Download or read book Useful Objects written by Reed Gochberg and published by Oxford University Press. This book was released on 2021 with total page 273 pages. Available in PDF, EPUB and Kindle. Book excerpt: 'Useful Objects' examines the cultural history of nineteenth-century American museums through the eyes of writers, visitors, and collectors. Throughout this period, museums gradually transformed from encyclopedic cabinets to more specialized public institutions. These changes prompted wider debates about how museums determine what objects to select, preserve, and display-and who gets to decide. Drawing on a wide range of archival materials and accounts in fiction, guidebooks, and periodicals, this text shows how the challenges facing nineteenth-century museums continue to resonate in debates about their role in American culture today.

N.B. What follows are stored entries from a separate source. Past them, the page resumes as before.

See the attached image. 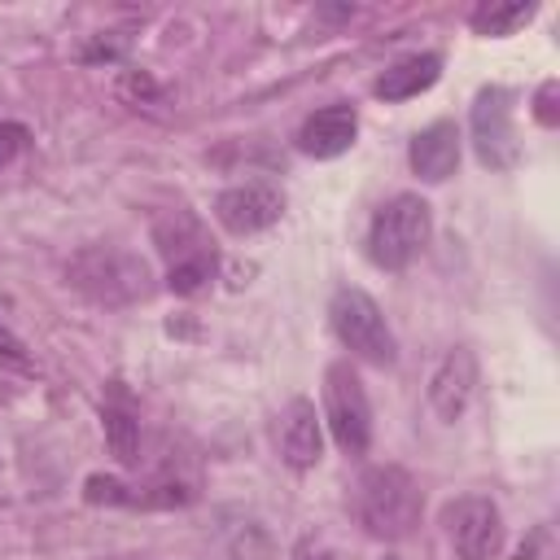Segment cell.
Wrapping results in <instances>:
<instances>
[{
  "mask_svg": "<svg viewBox=\"0 0 560 560\" xmlns=\"http://www.w3.org/2000/svg\"><path fill=\"white\" fill-rule=\"evenodd\" d=\"M354 512L359 525L372 538H407L420 525L424 512V494L416 486V477L398 464H376L359 477V494H354Z\"/></svg>",
  "mask_w": 560,
  "mask_h": 560,
  "instance_id": "6da1fadb",
  "label": "cell"
},
{
  "mask_svg": "<svg viewBox=\"0 0 560 560\" xmlns=\"http://www.w3.org/2000/svg\"><path fill=\"white\" fill-rule=\"evenodd\" d=\"M429 232H433V210L424 197L416 192H398L389 197L376 214H372V228H368V254L376 267L385 271H402L416 262V254L429 245Z\"/></svg>",
  "mask_w": 560,
  "mask_h": 560,
  "instance_id": "7a4b0ae2",
  "label": "cell"
},
{
  "mask_svg": "<svg viewBox=\"0 0 560 560\" xmlns=\"http://www.w3.org/2000/svg\"><path fill=\"white\" fill-rule=\"evenodd\" d=\"M328 319H332V332L337 341L354 354V359H368L376 368H394L398 359V341L381 315V306L363 293V289H337L332 302H328Z\"/></svg>",
  "mask_w": 560,
  "mask_h": 560,
  "instance_id": "3957f363",
  "label": "cell"
},
{
  "mask_svg": "<svg viewBox=\"0 0 560 560\" xmlns=\"http://www.w3.org/2000/svg\"><path fill=\"white\" fill-rule=\"evenodd\" d=\"M324 416L332 429V442L346 455H363L372 442V407H368V389L359 381V372L337 359L324 372Z\"/></svg>",
  "mask_w": 560,
  "mask_h": 560,
  "instance_id": "277c9868",
  "label": "cell"
},
{
  "mask_svg": "<svg viewBox=\"0 0 560 560\" xmlns=\"http://www.w3.org/2000/svg\"><path fill=\"white\" fill-rule=\"evenodd\" d=\"M512 101L516 96L508 88H481L472 101V149H477L481 166H490V171H512L521 162Z\"/></svg>",
  "mask_w": 560,
  "mask_h": 560,
  "instance_id": "5b68a950",
  "label": "cell"
},
{
  "mask_svg": "<svg viewBox=\"0 0 560 560\" xmlns=\"http://www.w3.org/2000/svg\"><path fill=\"white\" fill-rule=\"evenodd\" d=\"M446 534L459 551V560H494L503 547V516L494 508V499L486 494H459L455 503H446L442 512Z\"/></svg>",
  "mask_w": 560,
  "mask_h": 560,
  "instance_id": "8992f818",
  "label": "cell"
},
{
  "mask_svg": "<svg viewBox=\"0 0 560 560\" xmlns=\"http://www.w3.org/2000/svg\"><path fill=\"white\" fill-rule=\"evenodd\" d=\"M280 214H284V192H280L276 184H262V179L223 188V192L214 197V219H219L232 236H254V232L271 228Z\"/></svg>",
  "mask_w": 560,
  "mask_h": 560,
  "instance_id": "52a82bcc",
  "label": "cell"
},
{
  "mask_svg": "<svg viewBox=\"0 0 560 560\" xmlns=\"http://www.w3.org/2000/svg\"><path fill=\"white\" fill-rule=\"evenodd\" d=\"M472 389H477V354H472L468 346L446 350V359H442L438 372L429 376V402H433V411H438L446 424H455V420L468 411Z\"/></svg>",
  "mask_w": 560,
  "mask_h": 560,
  "instance_id": "ba28073f",
  "label": "cell"
},
{
  "mask_svg": "<svg viewBox=\"0 0 560 560\" xmlns=\"http://www.w3.org/2000/svg\"><path fill=\"white\" fill-rule=\"evenodd\" d=\"M459 140H464V136H459V127H455L451 118L429 122L424 131H416V140H411V149H407L411 171H416L424 184L451 179L455 166H459Z\"/></svg>",
  "mask_w": 560,
  "mask_h": 560,
  "instance_id": "9c48e42d",
  "label": "cell"
},
{
  "mask_svg": "<svg viewBox=\"0 0 560 560\" xmlns=\"http://www.w3.org/2000/svg\"><path fill=\"white\" fill-rule=\"evenodd\" d=\"M359 136L354 105H324L298 127V149L306 158H341Z\"/></svg>",
  "mask_w": 560,
  "mask_h": 560,
  "instance_id": "30bf717a",
  "label": "cell"
},
{
  "mask_svg": "<svg viewBox=\"0 0 560 560\" xmlns=\"http://www.w3.org/2000/svg\"><path fill=\"white\" fill-rule=\"evenodd\" d=\"M280 455L289 468H315L319 455H324V433H319V416H315V402L311 398H293L289 411H284V424H280Z\"/></svg>",
  "mask_w": 560,
  "mask_h": 560,
  "instance_id": "8fae6325",
  "label": "cell"
},
{
  "mask_svg": "<svg viewBox=\"0 0 560 560\" xmlns=\"http://www.w3.org/2000/svg\"><path fill=\"white\" fill-rule=\"evenodd\" d=\"M438 79H442V57H438V52H416V57L394 61V66L376 79V96H381V101H407V96L429 92Z\"/></svg>",
  "mask_w": 560,
  "mask_h": 560,
  "instance_id": "7c38bea8",
  "label": "cell"
},
{
  "mask_svg": "<svg viewBox=\"0 0 560 560\" xmlns=\"http://www.w3.org/2000/svg\"><path fill=\"white\" fill-rule=\"evenodd\" d=\"M210 280H214V249H210L201 236H192L188 245H179V254H175V262H171L166 284H171V293L192 298V293H201Z\"/></svg>",
  "mask_w": 560,
  "mask_h": 560,
  "instance_id": "4fadbf2b",
  "label": "cell"
},
{
  "mask_svg": "<svg viewBox=\"0 0 560 560\" xmlns=\"http://www.w3.org/2000/svg\"><path fill=\"white\" fill-rule=\"evenodd\" d=\"M534 13H538L534 0H486V4L472 9L468 22H472L477 35H494V39H503V35L521 31L525 22H534Z\"/></svg>",
  "mask_w": 560,
  "mask_h": 560,
  "instance_id": "5bb4252c",
  "label": "cell"
},
{
  "mask_svg": "<svg viewBox=\"0 0 560 560\" xmlns=\"http://www.w3.org/2000/svg\"><path fill=\"white\" fill-rule=\"evenodd\" d=\"M101 424H105V442L114 451L118 464H136L140 459V420L122 407H105L101 411Z\"/></svg>",
  "mask_w": 560,
  "mask_h": 560,
  "instance_id": "9a60e30c",
  "label": "cell"
},
{
  "mask_svg": "<svg viewBox=\"0 0 560 560\" xmlns=\"http://www.w3.org/2000/svg\"><path fill=\"white\" fill-rule=\"evenodd\" d=\"M83 499H88V503H109V508H140V503H149V494H140V490H131L127 481L105 477V472H92V477L83 481Z\"/></svg>",
  "mask_w": 560,
  "mask_h": 560,
  "instance_id": "2e32d148",
  "label": "cell"
},
{
  "mask_svg": "<svg viewBox=\"0 0 560 560\" xmlns=\"http://www.w3.org/2000/svg\"><path fill=\"white\" fill-rule=\"evenodd\" d=\"M131 48V31H101V35H88V44L79 48V61L83 66H114L122 61Z\"/></svg>",
  "mask_w": 560,
  "mask_h": 560,
  "instance_id": "e0dca14e",
  "label": "cell"
},
{
  "mask_svg": "<svg viewBox=\"0 0 560 560\" xmlns=\"http://www.w3.org/2000/svg\"><path fill=\"white\" fill-rule=\"evenodd\" d=\"M0 368H13V372H31V368H35L26 341H22L18 332H9L4 324H0Z\"/></svg>",
  "mask_w": 560,
  "mask_h": 560,
  "instance_id": "ac0fdd59",
  "label": "cell"
},
{
  "mask_svg": "<svg viewBox=\"0 0 560 560\" xmlns=\"http://www.w3.org/2000/svg\"><path fill=\"white\" fill-rule=\"evenodd\" d=\"M118 92H122V96H131V101L140 105V101H153L162 88H158V83H153L144 70H122V79H118Z\"/></svg>",
  "mask_w": 560,
  "mask_h": 560,
  "instance_id": "d6986e66",
  "label": "cell"
},
{
  "mask_svg": "<svg viewBox=\"0 0 560 560\" xmlns=\"http://www.w3.org/2000/svg\"><path fill=\"white\" fill-rule=\"evenodd\" d=\"M26 140H31V131L22 122H0V166H9L26 149Z\"/></svg>",
  "mask_w": 560,
  "mask_h": 560,
  "instance_id": "ffe728a7",
  "label": "cell"
},
{
  "mask_svg": "<svg viewBox=\"0 0 560 560\" xmlns=\"http://www.w3.org/2000/svg\"><path fill=\"white\" fill-rule=\"evenodd\" d=\"M556 92H560V83H556V79H547V83L538 88V96H534V118H538L542 127H556V122H560V109H556Z\"/></svg>",
  "mask_w": 560,
  "mask_h": 560,
  "instance_id": "44dd1931",
  "label": "cell"
},
{
  "mask_svg": "<svg viewBox=\"0 0 560 560\" xmlns=\"http://www.w3.org/2000/svg\"><path fill=\"white\" fill-rule=\"evenodd\" d=\"M298 560H332V556H328L324 547H302V551H298Z\"/></svg>",
  "mask_w": 560,
  "mask_h": 560,
  "instance_id": "7402d4cb",
  "label": "cell"
},
{
  "mask_svg": "<svg viewBox=\"0 0 560 560\" xmlns=\"http://www.w3.org/2000/svg\"><path fill=\"white\" fill-rule=\"evenodd\" d=\"M389 560H394V556H389Z\"/></svg>",
  "mask_w": 560,
  "mask_h": 560,
  "instance_id": "603a6c76",
  "label": "cell"
}]
</instances>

Book The Ladies  Companion

Download or read book The Ladies Companion written by and published by . This book was released on 1839 with total page 330 pages. Available in PDF, EPUB and Kindle. Book excerpt:

Book Gentleman s Magazine

    Book Details:
  • Author : William Evans Burton
  • Publisher :
  • Release : 1839
  • ISBN :
  • Pages : 368 pages

Download or read book Gentleman s Magazine written by William Evans Burton and published by . This book was released on 1839 with total page 368 pages. Available in PDF, EPUB and Kindle. Book excerpt:

Book The Place of Stone

    Book Details:
  • Author : Douglas Hunter
  • Publisher : UNC Press Books
  • Release : 2017-08-04
  • ISBN : 1469634414
  • Pages : 343 pages

Download or read book The Place of Stone written by Douglas Hunter and published by UNC Press Books. This book was released on 2017-08-04 with total page 343 pages. Available in PDF, EPUB and Kindle. Book excerpt: Claimed by many to be the most frequently documented artifact in American archeology, Dighton Rock is a forty-ton boulder covered in petroglyphs in southern Massachusetts. First noted by New England colonists in 1680, the rock's markings have been debated endlessly by scholars and everyday people alike on both sides of the Atlantic. The glyphs have been erroneously assigned to an array of non-Indigenous cultures: Norsemen, Egyptians, Lost Tribes of Israel, vanished Portuguese explorers, and even a prince from Atlantis. In this fascinating story rich in personalities and memorable characters, Douglas Hunter uses Dighton Rock to reveal the long, complex history of colonization, American archaeology, and the conceptualization of Indigenous people. Hunter argues that misinterpretations of the rock's markings share common motivations and have erased Indigenous people not only from their own history but from the landscape. He shows how Dighton Rock for centuries drove ideas about the original peopling of the Americas, including Bering Strait migration scenarios and the identity of the "Mound Builders." He argues the debates over Dighton Rock have served to answer two questions: Who belongs in America, and to whom does America belong?